**DATA IN THIS EXERCISE:**
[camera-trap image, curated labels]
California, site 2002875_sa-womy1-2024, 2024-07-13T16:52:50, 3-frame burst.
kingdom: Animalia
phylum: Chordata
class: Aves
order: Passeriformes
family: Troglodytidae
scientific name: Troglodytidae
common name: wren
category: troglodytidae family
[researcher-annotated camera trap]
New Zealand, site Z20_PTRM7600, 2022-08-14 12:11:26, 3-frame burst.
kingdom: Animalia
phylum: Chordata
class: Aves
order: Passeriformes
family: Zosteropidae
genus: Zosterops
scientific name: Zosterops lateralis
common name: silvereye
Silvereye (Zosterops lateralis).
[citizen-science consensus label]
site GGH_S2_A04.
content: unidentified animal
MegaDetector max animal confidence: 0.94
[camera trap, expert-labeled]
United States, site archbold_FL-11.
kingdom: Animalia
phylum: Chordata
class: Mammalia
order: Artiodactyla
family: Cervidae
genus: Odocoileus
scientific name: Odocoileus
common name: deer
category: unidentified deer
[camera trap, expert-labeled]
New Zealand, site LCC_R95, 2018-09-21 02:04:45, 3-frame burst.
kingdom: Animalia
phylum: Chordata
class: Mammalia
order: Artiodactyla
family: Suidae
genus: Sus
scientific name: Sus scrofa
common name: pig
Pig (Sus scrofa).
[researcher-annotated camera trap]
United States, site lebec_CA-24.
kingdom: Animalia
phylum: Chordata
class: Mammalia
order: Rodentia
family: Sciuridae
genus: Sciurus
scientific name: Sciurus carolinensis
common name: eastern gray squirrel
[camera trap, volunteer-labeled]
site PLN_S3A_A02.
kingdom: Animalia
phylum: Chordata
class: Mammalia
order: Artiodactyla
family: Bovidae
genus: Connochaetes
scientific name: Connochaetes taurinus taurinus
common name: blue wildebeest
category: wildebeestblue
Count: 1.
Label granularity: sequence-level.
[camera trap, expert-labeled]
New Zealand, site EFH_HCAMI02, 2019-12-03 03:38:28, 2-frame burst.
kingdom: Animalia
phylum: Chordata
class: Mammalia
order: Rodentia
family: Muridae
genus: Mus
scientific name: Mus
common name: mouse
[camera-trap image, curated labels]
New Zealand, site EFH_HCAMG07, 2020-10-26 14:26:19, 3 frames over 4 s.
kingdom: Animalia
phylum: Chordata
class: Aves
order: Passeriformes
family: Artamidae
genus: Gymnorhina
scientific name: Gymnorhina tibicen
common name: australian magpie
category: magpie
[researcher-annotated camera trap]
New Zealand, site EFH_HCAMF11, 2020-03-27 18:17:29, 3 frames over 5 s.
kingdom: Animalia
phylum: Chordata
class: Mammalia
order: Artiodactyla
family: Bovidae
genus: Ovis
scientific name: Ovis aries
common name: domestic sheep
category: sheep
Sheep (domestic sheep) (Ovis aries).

**EXERCISE DESCRIPTION:** Please transcribe the entries above exactly as written.

**TASK SOLUTION:**
[camera-trap image, curated labels]
California, site 2002875_sa-womy1-2024, 2024-07-13T16:52:50, 3-frame burst.
kingdom: Animalia
phylum: Chordata
class: Aves
order: Passeriformes
family: Troglodytidae
scientific name: Troglodytidae
common name: wren
category: troglodytidae family
[researcher-annotated camera trap]
New Zealand, site Z20_PTRM7600, 2022-08-14 12:11:26, 3-frame burst.
kingdom: Animalia
phylum: Chordata
class: Aves
order: Passeriformes
family: Zosteropidae
genus: Zosterops
scientific name: Zosterops lateralis
common name: silvereye
Silvereye (Zosterops lateralis).
[citizen-science consensus label]
site GGH_S2_A04.
content: unidentified animal
MegaDetector max animal confidence: 0.94
[camera trap, expert-labeled]
United States, site archbold_FL-11.
kingdom: Animalia
phylum: Chordata
class: Mammalia
order: Artiodactyla
family: Cervidae
genus: Odocoileus
scientific name: Odocoileus
common name: deer
category: unidentified deer
[camera trap, expert-labeled]
New Zealand, site LCC_R95, 2018-09-21 02:04:45, 3-frame burst.
kingdom: Animalia
phylum: Chordata
class: Mammalia
order: Artiodactyla
family: Suidae
genus: Sus
scientific name: Sus scrofa
common name: pig
Pig (Sus scrofa).
[researcher-annotated camera trap]
United States, site lebec_CA-24.
kingdom: Animalia
phylum: Chordata
class: Mammalia
order: Rodentia
family: Sciuridae
genus: Sciurus
scientific name: Sciurus carolinensis
common name: eastern gray squirrel
[camera trap, volunteer-labeled]
site PLN_S3A_A02.
kingdom: Animalia
phylum: Chordata
class: Mammalia
order: Artiodactyla
family: Bovidae
genus: Connochaetes
scientific name: Connochaetes taurinus taurinus
common name: blue wildebeest
category: wildebeestblue
Count: 1.
Label granularity: sequence-level.
[camera trap, expert-labeled]
New Zealand, site EFH_HCAMI02, 2019-12-03 03:38:28, 2-frame burst.
kingdom: Animalia
phylum: Chordata
class: Mammalia
order: Rodentia
family: Muridae
genus: Mus
scientific name: Mus
common name: mouse
[camera-trap image, curated labels]
New Zealand, site EFH_HCAMG07, 2020-10-26 14:26:19, 3 frames over 4 s.
kingdom: Animalia
phylum: Chordata
class: Aves
order: Passeriformes
family: Artamidae
genus: Gymnorhina
scientific name: Gymnorhina tibicen
common name: australian magpie
category: magpie
[researcher-annotated camera trap]
New Zealand, site EFH_HCAMF11, 2020-03-27 18:17:29, 3 frames over 5 s.
kingdom: Animalia
phylum: Chordata
class: Mammalia
order: Artiodactyla
family: Bovidae
genus: Ovis
scientific name: Ovis aries
common name: domestic sheep
category: sheep
Sheep (domestic sheep) (Ovis aries).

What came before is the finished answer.